[start of Document]

Cortex support for AMD GPUs
- [X] I have searched the existing issues
Background
Currently, Jan only supports NVIDIA GPUs for acceleration. Users with AMD GPUs, particularly those using eGPUs on Intel Macs, are unable to utilize their graphics hardware for acceleration in Jan. This limits the performance potential for a segment of Jan users who have invested in AMD GPU solutions.
Feature request
- [ ] https://github.com/janhq/cortex/issues/323
- [ ] https://github.com/janhq/jan/issues/2587
- [ ] https://github.com/janhq/docs/issues/15
- [x] https://github.com/janhq/jan/issues/3394
- [ ] https://github.com/janhq/jan/issues/3530
- [ ] https://github.com/janhq/jan/issues/4375
Proposed Implementation
For engineers to fill in
Additional Notes
Consider prioritizing support for popular AMD GPU models like the Vega series initially.

[end of Document]
[start of Excerpted data]

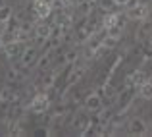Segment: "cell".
I'll return each instance as SVG.
<instances>
[{
  "instance_id": "28",
  "label": "cell",
  "mask_w": 152,
  "mask_h": 137,
  "mask_svg": "<svg viewBox=\"0 0 152 137\" xmlns=\"http://www.w3.org/2000/svg\"><path fill=\"white\" fill-rule=\"evenodd\" d=\"M79 2H87V4H93V2H96V0H79Z\"/></svg>"
},
{
  "instance_id": "9",
  "label": "cell",
  "mask_w": 152,
  "mask_h": 137,
  "mask_svg": "<svg viewBox=\"0 0 152 137\" xmlns=\"http://www.w3.org/2000/svg\"><path fill=\"white\" fill-rule=\"evenodd\" d=\"M119 19H121V15H119V14H115V12H108V14L104 15V19H102L104 29H110V27L119 25Z\"/></svg>"
},
{
  "instance_id": "12",
  "label": "cell",
  "mask_w": 152,
  "mask_h": 137,
  "mask_svg": "<svg viewBox=\"0 0 152 137\" xmlns=\"http://www.w3.org/2000/svg\"><path fill=\"white\" fill-rule=\"evenodd\" d=\"M139 95H141V99H145V100H152V81L146 79L142 85H139Z\"/></svg>"
},
{
  "instance_id": "5",
  "label": "cell",
  "mask_w": 152,
  "mask_h": 137,
  "mask_svg": "<svg viewBox=\"0 0 152 137\" xmlns=\"http://www.w3.org/2000/svg\"><path fill=\"white\" fill-rule=\"evenodd\" d=\"M85 108L89 112H98L102 108V95L100 93H91L85 99Z\"/></svg>"
},
{
  "instance_id": "20",
  "label": "cell",
  "mask_w": 152,
  "mask_h": 137,
  "mask_svg": "<svg viewBox=\"0 0 152 137\" xmlns=\"http://www.w3.org/2000/svg\"><path fill=\"white\" fill-rule=\"evenodd\" d=\"M100 95L106 96V99H112V96L115 95V91H114V87H112V85H104L102 89H100Z\"/></svg>"
},
{
  "instance_id": "24",
  "label": "cell",
  "mask_w": 152,
  "mask_h": 137,
  "mask_svg": "<svg viewBox=\"0 0 152 137\" xmlns=\"http://www.w3.org/2000/svg\"><path fill=\"white\" fill-rule=\"evenodd\" d=\"M35 135H50V130H46V127H39V130H35Z\"/></svg>"
},
{
  "instance_id": "25",
  "label": "cell",
  "mask_w": 152,
  "mask_h": 137,
  "mask_svg": "<svg viewBox=\"0 0 152 137\" xmlns=\"http://www.w3.org/2000/svg\"><path fill=\"white\" fill-rule=\"evenodd\" d=\"M8 31V21H0V37Z\"/></svg>"
},
{
  "instance_id": "18",
  "label": "cell",
  "mask_w": 152,
  "mask_h": 137,
  "mask_svg": "<svg viewBox=\"0 0 152 137\" xmlns=\"http://www.w3.org/2000/svg\"><path fill=\"white\" fill-rule=\"evenodd\" d=\"M121 33H123V25H115V27H110V29H106V35H110V37H115V39H121Z\"/></svg>"
},
{
  "instance_id": "4",
  "label": "cell",
  "mask_w": 152,
  "mask_h": 137,
  "mask_svg": "<svg viewBox=\"0 0 152 137\" xmlns=\"http://www.w3.org/2000/svg\"><path fill=\"white\" fill-rule=\"evenodd\" d=\"M146 131H148V126H146V122L142 118H131L129 122V133L131 135H145Z\"/></svg>"
},
{
  "instance_id": "6",
  "label": "cell",
  "mask_w": 152,
  "mask_h": 137,
  "mask_svg": "<svg viewBox=\"0 0 152 137\" xmlns=\"http://www.w3.org/2000/svg\"><path fill=\"white\" fill-rule=\"evenodd\" d=\"M39 60V54H37V48L35 46H29L25 48V50L21 52V66H33V64H37Z\"/></svg>"
},
{
  "instance_id": "2",
  "label": "cell",
  "mask_w": 152,
  "mask_h": 137,
  "mask_svg": "<svg viewBox=\"0 0 152 137\" xmlns=\"http://www.w3.org/2000/svg\"><path fill=\"white\" fill-rule=\"evenodd\" d=\"M148 14H150V8L146 6V4H141V2H139L137 6H133V8H127V12H125L127 18L135 19V21H142V19H146Z\"/></svg>"
},
{
  "instance_id": "7",
  "label": "cell",
  "mask_w": 152,
  "mask_h": 137,
  "mask_svg": "<svg viewBox=\"0 0 152 137\" xmlns=\"http://www.w3.org/2000/svg\"><path fill=\"white\" fill-rule=\"evenodd\" d=\"M35 35H37L39 39H45V41H48L50 35H52V25L45 23V19H41V21L35 25Z\"/></svg>"
},
{
  "instance_id": "10",
  "label": "cell",
  "mask_w": 152,
  "mask_h": 137,
  "mask_svg": "<svg viewBox=\"0 0 152 137\" xmlns=\"http://www.w3.org/2000/svg\"><path fill=\"white\" fill-rule=\"evenodd\" d=\"M91 127H93V122H91L89 116H81L77 122V133L79 135H87L91 131Z\"/></svg>"
},
{
  "instance_id": "30",
  "label": "cell",
  "mask_w": 152,
  "mask_h": 137,
  "mask_svg": "<svg viewBox=\"0 0 152 137\" xmlns=\"http://www.w3.org/2000/svg\"><path fill=\"white\" fill-rule=\"evenodd\" d=\"M0 6H2V0H0Z\"/></svg>"
},
{
  "instance_id": "1",
  "label": "cell",
  "mask_w": 152,
  "mask_h": 137,
  "mask_svg": "<svg viewBox=\"0 0 152 137\" xmlns=\"http://www.w3.org/2000/svg\"><path fill=\"white\" fill-rule=\"evenodd\" d=\"M48 106H50V100H48V96H46L45 93L35 95L33 99H31V102H29V110L35 112V114H45V112L48 110Z\"/></svg>"
},
{
  "instance_id": "17",
  "label": "cell",
  "mask_w": 152,
  "mask_h": 137,
  "mask_svg": "<svg viewBox=\"0 0 152 137\" xmlns=\"http://www.w3.org/2000/svg\"><path fill=\"white\" fill-rule=\"evenodd\" d=\"M118 41H119V39H115V37H110V35H106V37L102 39V46L106 48V50H110V48H114L115 45H118Z\"/></svg>"
},
{
  "instance_id": "14",
  "label": "cell",
  "mask_w": 152,
  "mask_h": 137,
  "mask_svg": "<svg viewBox=\"0 0 152 137\" xmlns=\"http://www.w3.org/2000/svg\"><path fill=\"white\" fill-rule=\"evenodd\" d=\"M12 8L10 6H6V4H2L0 6V21H10L12 19Z\"/></svg>"
},
{
  "instance_id": "15",
  "label": "cell",
  "mask_w": 152,
  "mask_h": 137,
  "mask_svg": "<svg viewBox=\"0 0 152 137\" xmlns=\"http://www.w3.org/2000/svg\"><path fill=\"white\" fill-rule=\"evenodd\" d=\"M145 81H146V74H145L142 70H137V71L133 74V85L139 87V85H142Z\"/></svg>"
},
{
  "instance_id": "22",
  "label": "cell",
  "mask_w": 152,
  "mask_h": 137,
  "mask_svg": "<svg viewBox=\"0 0 152 137\" xmlns=\"http://www.w3.org/2000/svg\"><path fill=\"white\" fill-rule=\"evenodd\" d=\"M48 62H50V60H48V54H42V56H39V60H37V66L42 70V68H46V66H48Z\"/></svg>"
},
{
  "instance_id": "3",
  "label": "cell",
  "mask_w": 152,
  "mask_h": 137,
  "mask_svg": "<svg viewBox=\"0 0 152 137\" xmlns=\"http://www.w3.org/2000/svg\"><path fill=\"white\" fill-rule=\"evenodd\" d=\"M52 12H54V8H52V4L48 0H37V2H35V14H37L39 19L50 18Z\"/></svg>"
},
{
  "instance_id": "23",
  "label": "cell",
  "mask_w": 152,
  "mask_h": 137,
  "mask_svg": "<svg viewBox=\"0 0 152 137\" xmlns=\"http://www.w3.org/2000/svg\"><path fill=\"white\" fill-rule=\"evenodd\" d=\"M18 77H19L18 70H8V71H6V79H8V81H15Z\"/></svg>"
},
{
  "instance_id": "21",
  "label": "cell",
  "mask_w": 152,
  "mask_h": 137,
  "mask_svg": "<svg viewBox=\"0 0 152 137\" xmlns=\"http://www.w3.org/2000/svg\"><path fill=\"white\" fill-rule=\"evenodd\" d=\"M77 56H79V54H77L75 50H69L66 56H64V62H67V64H73L75 60H77Z\"/></svg>"
},
{
  "instance_id": "13",
  "label": "cell",
  "mask_w": 152,
  "mask_h": 137,
  "mask_svg": "<svg viewBox=\"0 0 152 137\" xmlns=\"http://www.w3.org/2000/svg\"><path fill=\"white\" fill-rule=\"evenodd\" d=\"M110 118H112V112L110 110H98V118H96V122L98 124H102V126H108L110 124Z\"/></svg>"
},
{
  "instance_id": "8",
  "label": "cell",
  "mask_w": 152,
  "mask_h": 137,
  "mask_svg": "<svg viewBox=\"0 0 152 137\" xmlns=\"http://www.w3.org/2000/svg\"><path fill=\"white\" fill-rule=\"evenodd\" d=\"M21 45L23 43H19V41H12V43H8V45H4V54H6V58H18Z\"/></svg>"
},
{
  "instance_id": "26",
  "label": "cell",
  "mask_w": 152,
  "mask_h": 137,
  "mask_svg": "<svg viewBox=\"0 0 152 137\" xmlns=\"http://www.w3.org/2000/svg\"><path fill=\"white\" fill-rule=\"evenodd\" d=\"M112 2H114L115 6H127V2H129V0H112Z\"/></svg>"
},
{
  "instance_id": "11",
  "label": "cell",
  "mask_w": 152,
  "mask_h": 137,
  "mask_svg": "<svg viewBox=\"0 0 152 137\" xmlns=\"http://www.w3.org/2000/svg\"><path fill=\"white\" fill-rule=\"evenodd\" d=\"M14 100H15L14 89H10L8 85L0 89V104H8V102H14Z\"/></svg>"
},
{
  "instance_id": "16",
  "label": "cell",
  "mask_w": 152,
  "mask_h": 137,
  "mask_svg": "<svg viewBox=\"0 0 152 137\" xmlns=\"http://www.w3.org/2000/svg\"><path fill=\"white\" fill-rule=\"evenodd\" d=\"M54 79H56V74H46L45 77L41 79V87L42 89H50L52 83H54Z\"/></svg>"
},
{
  "instance_id": "27",
  "label": "cell",
  "mask_w": 152,
  "mask_h": 137,
  "mask_svg": "<svg viewBox=\"0 0 152 137\" xmlns=\"http://www.w3.org/2000/svg\"><path fill=\"white\" fill-rule=\"evenodd\" d=\"M146 43H148V46L152 48V31H150V35H148V41H146Z\"/></svg>"
},
{
  "instance_id": "29",
  "label": "cell",
  "mask_w": 152,
  "mask_h": 137,
  "mask_svg": "<svg viewBox=\"0 0 152 137\" xmlns=\"http://www.w3.org/2000/svg\"><path fill=\"white\" fill-rule=\"evenodd\" d=\"M0 48H4V39L0 37Z\"/></svg>"
},
{
  "instance_id": "19",
  "label": "cell",
  "mask_w": 152,
  "mask_h": 137,
  "mask_svg": "<svg viewBox=\"0 0 152 137\" xmlns=\"http://www.w3.org/2000/svg\"><path fill=\"white\" fill-rule=\"evenodd\" d=\"M83 74H85V68H77V70L71 71V75H69V85H71V83H75V81H79Z\"/></svg>"
}]
</instances>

[end of Excerpted data]

• _Instructions_
**a)** In the AMD GPU support issue, what are the answers to these questions?
(i) Which GPUs does Jan currently support for acceleration?
(ii) Which AMD GPU users in particular are named as unable to use their graphics hardware for acceleration in Jan?
(iii) Which AMD GPU models does the issue suggest supporting first?
**b)** Could you reproduce the part of the AMD GPU support issue starting with "Feature request" and going on through "Vega series initially."?
**c)** How would this sentence from the AMD GPU support issue read in Spanish: "Consider prioritizing support for popular AMD GPU models like the Vega series initially."

• _Solutions_
**a)**
(i) NVIDIA GPUs.
(ii) Those using eGPUs on Intel Macs.
(iii) Popular AMD GPU models like the Vega series.

**b)**
Feature request
- [ ] https://github.com/janhq/cortex/issues/323
- [ ] https://github.com/janhq/jan/issues/2587
- [ ] https://github.com/janhq/docs/issues/15
- [x] https://github.com/janhq/jan/issues/3394
- [ ] https://github.com/janhq/jan/issues/3530
- [ ] https://github.com/janhq/jan/issues/4375
Proposed Implementation
For engineers to fill in
Additional Notes
Consider prioritizing support for popular AMD GPU models like the Vega series initially.

**c)** Considere priorizar inicialmente la compatibilidad con modelos populares de GPU de AMD, como la serie Vega.